À l’inverse, une partie de la moitié nord de la France, en dehors de la façade Atlantique et de la région parisienne, verra son nombre de ménages stagner, voire diminuer.

Au total, le besoin en résidences principales lié uniquement à l’évolution du nombre de ménages atteindrait 4 millions d’ici 2050, sans compensation possible entre territoires.

Le mal-logement, un volet largement sous-estimé

À ces besoins s’ajoute une réalité moins visible : beaucoup de logements ne sont tout simplement pas adaptés à la taille des ménages. Selon la même étude, environ 500 000 logements sont aujourd’hui considérés comme trop petits pour les personnes qui y vivent. Ces situations sont très concentrées géographiquement. La zone d’emploi de Paris regroupe à elle seule 24 % de ces logements trop petits et non réallouables.

Si l’on tient compte de ces logements inadaptés, le besoin réel augmente encore. Il faudrait ainsi environ 350 000 logements supplémentaires pour répondre correctement aux besoins actuels des ménages.

Chez Pretto : chiffres clés

Chez Pretto, l’évolution des surfaces achetées par les clients témoigne aussi de cette transformation. Entre 2021 et 2025, la surface moyenne achetée a reculé de 4 m² en Île-de-France (de 67 à 63 m²) et de 16 m² hors Île-de-France (de 131 à 115 m²), illustrant la montée en puissance de logements plus compacts.

Quelles pistes pour combler le manque de logements ?

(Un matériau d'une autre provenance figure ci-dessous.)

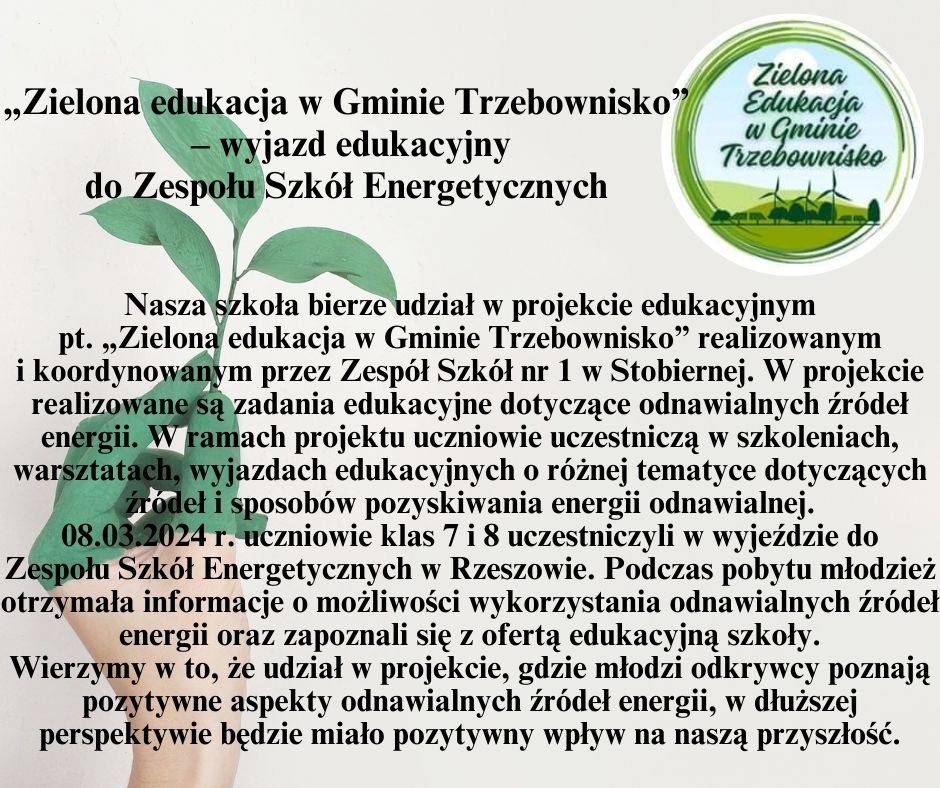 „Zielona edukacja w Gminie Trzebownisko”
– wyjazd edukacyjny
do Zespołu Szkół Energetycznych

Zielona Edukacja w Gminie Trzebownisko

Nasza szkoła bierze udział w projekcie edukacyjnym pt. „Zielona edukacja w Gminie Trzebownisko” realizowanym i koordynowanym przez Zespół Szkół nr 1 w Stobiernej. W projekcie realizowane są zadania edukacyjne dotyczące odnawialnych źródeł energii. W ramach projektu uczniowie uczestniczą w szkoleniach, warsztatach, wyjazdach edukacyjnych o różnej tematyce dotyczących źródeł i sposobów pozyskiwania energii odnawialnej.
08.03.2024 r. uczniowie klas 7 i 8 uczestniczyli w wyjeździe do Zespołu Szkół Energetycznych w Rzeszowie. Podczas pobytu młodzież otrzymała informacje o możliwości wykorzystania odnawialnych źródeł energii oraz zapoznali się z ofertą edukacyjną szkoły.
Wierzymy w to, że udział w projekcie, gdzie młodzi odkrywcy poznają pozytywne aspekty odnawialnych źródeł energii, w dłuższej perspektywie będzie miało pozytywny wpływ na naszą przyszłość.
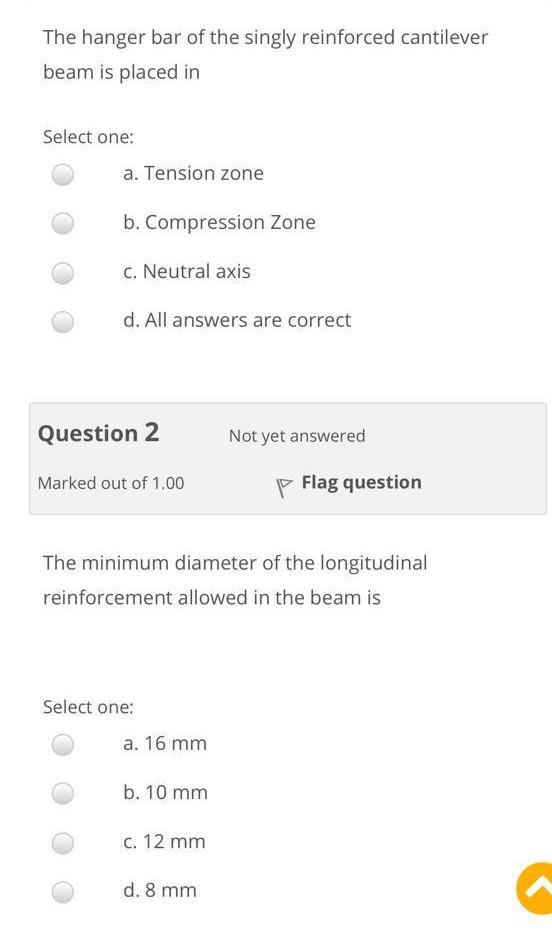 The hanger bar of the singly reinforced cantilever beam is placed in

Select one:

a. Tension zone

b. Compression Zone

c. Neutral axis

d. All answers are correct

Question 2

Not yet answered

Marked out of 1.00

Flag question

The minimum diameter of the longitudinal reinforcement allowed in the beam is

Select one:

a. 16 mm

b. 10 mm

c. 12 mm

d. 8 mm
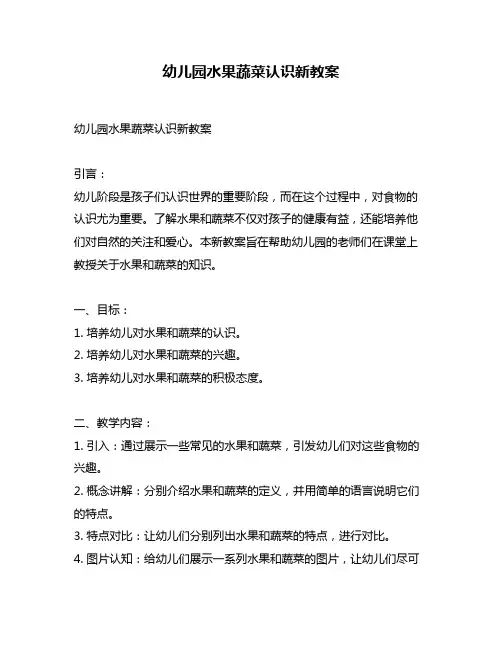 幼儿园水果蔬菜认识新教案

幼儿园水果蔬菜认识新教案

引言：
幼儿阶段是孩子们认识世界的重要阶段，而在这个过程中，对食物的认识尤为重要。了解水果和蔬菜不仅对孩子的健康有益，还能培养他们对自然的关注和爱心。本新教案旨在帮助幼儿园的老师们在课堂上教授关于水果和蔬菜的知识。

一、目标：
1. 培养幼儿对水果和蔬菜的认识。
2. 培养幼儿对水果和蔬菜的兴趣。
3. 培养幼儿对水果和蔬菜的积极态度。

二、教学内容：
1. 引入：通过展示一些常见的水果和蔬菜，引发幼儿们对这些食物的兴趣。
2. 概念讲解：分别介绍水果和蔬菜的定义，并用简单的语言说明它们的特点。
3. 特点对比：让幼儿们分别列出水果和蔬菜的特点，进行对比。
4. 图片认知：给幼儿们展示一系列水果和蔬菜的图片，让幼儿们尽可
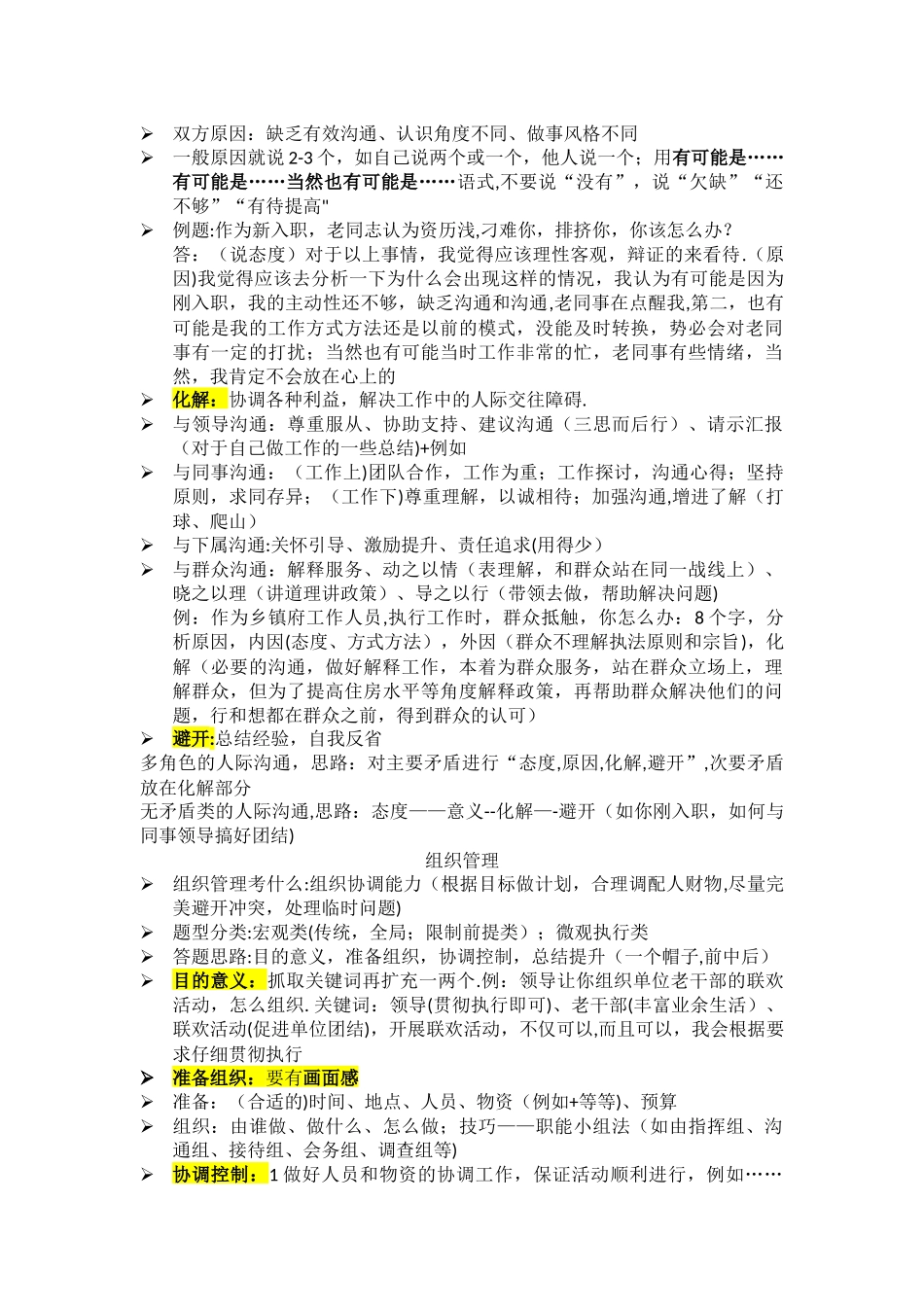 ➢ 双方原因：缺乏有效沟通、认识角度不同、做事风格不同

➢ 一般原因就说 2-3 个，如自己说两个或一个，他人说一个；用有可能是……有可能是……当然也有可能是……语式,不要说“没有”，说“欠缺”“还不够”“有待提高"

➢ 例题:作为新入职，老同志认为资历浅,刁难你，排挤你，你该怎么办？
答：（说态度）对于以上事情，我觉得应该理性客观，辩证的来看待.（原因)我觉得应该去分析一下为什么会出现这样的情况，我认为有可能是因为刚入职，我的主动性还不够，缺乏沟通和沟通,老同事在点醒我,第二，也有可能是我的工作方式方法还是以前的模式，没能及时转换，势必会对老同事有一定的打扰；当然也有可能当时工作非常的忙，老同事有些情绪，当然，我肯定不会放在心上的

➢ 化解：协调各种利益，解决工作中的人际交往障碍.

➢ 与领导沟通：尊重服从、协助支持、建议沟通（三思而后行）、请示汇报（对于自己做工作的一些总结)+例如

➢ 与同事沟通：（工作上)团队合作，工作为重；工作探讨，沟通心得；坚持原则，求同存异；（工作下)尊重理解，以诚相待；加强沟通,增进了解（打球、爬山）

➢ 与下属沟通:关怀引导、激励提升、责任追求(用得少）

➢ 与群众沟通：解释服务、动之以情（表理解，和群众站在同一战线上）、晓之以理（讲道理讲政策）、导之以行（带领去做，帮助解决问题)
例：作为乡镇府工作人员,执行工作时，群众抵触，你怎么办：8 个字，分析原因，内因(态度、方式方法），外因（群众不理解执法原则和宗旨)，化解（必要的沟通，做好解释工作，本着为群众服务，站在群众立场上，理解群众，但为了提高住房水平等角度解释政策，再帮助群众解决他们的问题，行和想都在群众之前，得到群众的认可）

➢ 避开:总结经验，自我反省

多角色的人际沟通，思路：对主要矛盾进行“态度,原因,化解,避开”,次要矛盾放在化解部分

无矛盾类的人际沟通,思路：态度——意义--化解—-避开（如你刚入职，如何与同事领导搞好团结)

组织管理

➢ 组织管理考什么:组织协调能力（根据目标做计划，合理调配人财物,尽量完美避开冲突，处理临时问题)

➢ 题型分类:宏观类(传统，全局；限制前提类）；微观执行类

➢ 答题思路:目的意义，准备组织，协调控制，总结提升（一个帽子,前中后）

➢ 目的意义：抓取关键词再扩充一两个.例：领导让你组织单位老干部的联欢活动，怎么组织.关键词：领导(贯彻执行即可)、老干部(丰富业余生活）、联欢活动(促进单位团结)，开展联欢活动，不仅可以,而且可以，我会根据要求仔细贯彻执行

➢ 准备组织：要有画面感

➢ 准备：（合适的)时间、地点、人员、物资（例如+等等)、预算

➢ 组织：由谁做、做什么、怎么做；技巧——职能小组法（如由指挥组、沟通组、接待组、会务组、调查组等)

➢ 协调控制：1 做好人员和物资的协调工作，保证活动顺利进行，例如……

Face à ces projections, le SDES insiste sur un point : le foncier ne pourra pas tout absorber. Les pistes privilégiées passent aussi par la transformation du parc existant : division de logements devenus trop grands, transformation de bureaux ou locaux non résidentiels en logements, réhabilitation de logements dégradés quand elle est possible, démolition-reconstruction avec densification raisonnée…

La construction neuve reste nécessaire, mais ciblée, sobre et adaptée aux besoins réels : davantage de petites surfaces, bien situés, et pensés pour des ménages de petite taille.

À l’horizon 2050, les projections dessinent un paysage préoccupant, où l’adéquation entre besoins réels et offres de logements apparaît plus que jamais comme un enjeu central. La question ne sera pas seulement de produire davantage de logements, mais de concevoir des habitats adaptés aux évolutions démographiques et sociales.

Questions fréquentes sur la pénurie de logements

Combien de logements la France devra-t-elle construire d’ici 2050 ?

Selon le scénario central du SDES, la France devra créer environ 4 millions de résidences principales supplémentaires entre 2020 et 2050, auxquels s’ajoutent environ 350 000 logements supplémentaires pour répondre aux situations où des personnes vivent aujourd’hui dans des logements trop petits ou inadaptés à leur situation.

Comment adapter mon projet d'achat face à cette évolution ?

Pour une résidence principale, mieux vaut privilégier des logements de petite ou moyenne surface bien situés : les T2 et T3 bien situés : ils devraient conserver une bonne valeur dans le temps.

En investissement locatif, l’enjeu est de cibler les marchés où la demande locative demeure forte et la revente plus facile à terme.

Est-ce le bon moment pour investir dans un petit logement ?

Oui, à condition de cibler les bonnes zones. La demande locative sur studios/T2 va mécaniquement augmenter avec 3,4 millions de personnes seules supplémentaires d'ici 2050.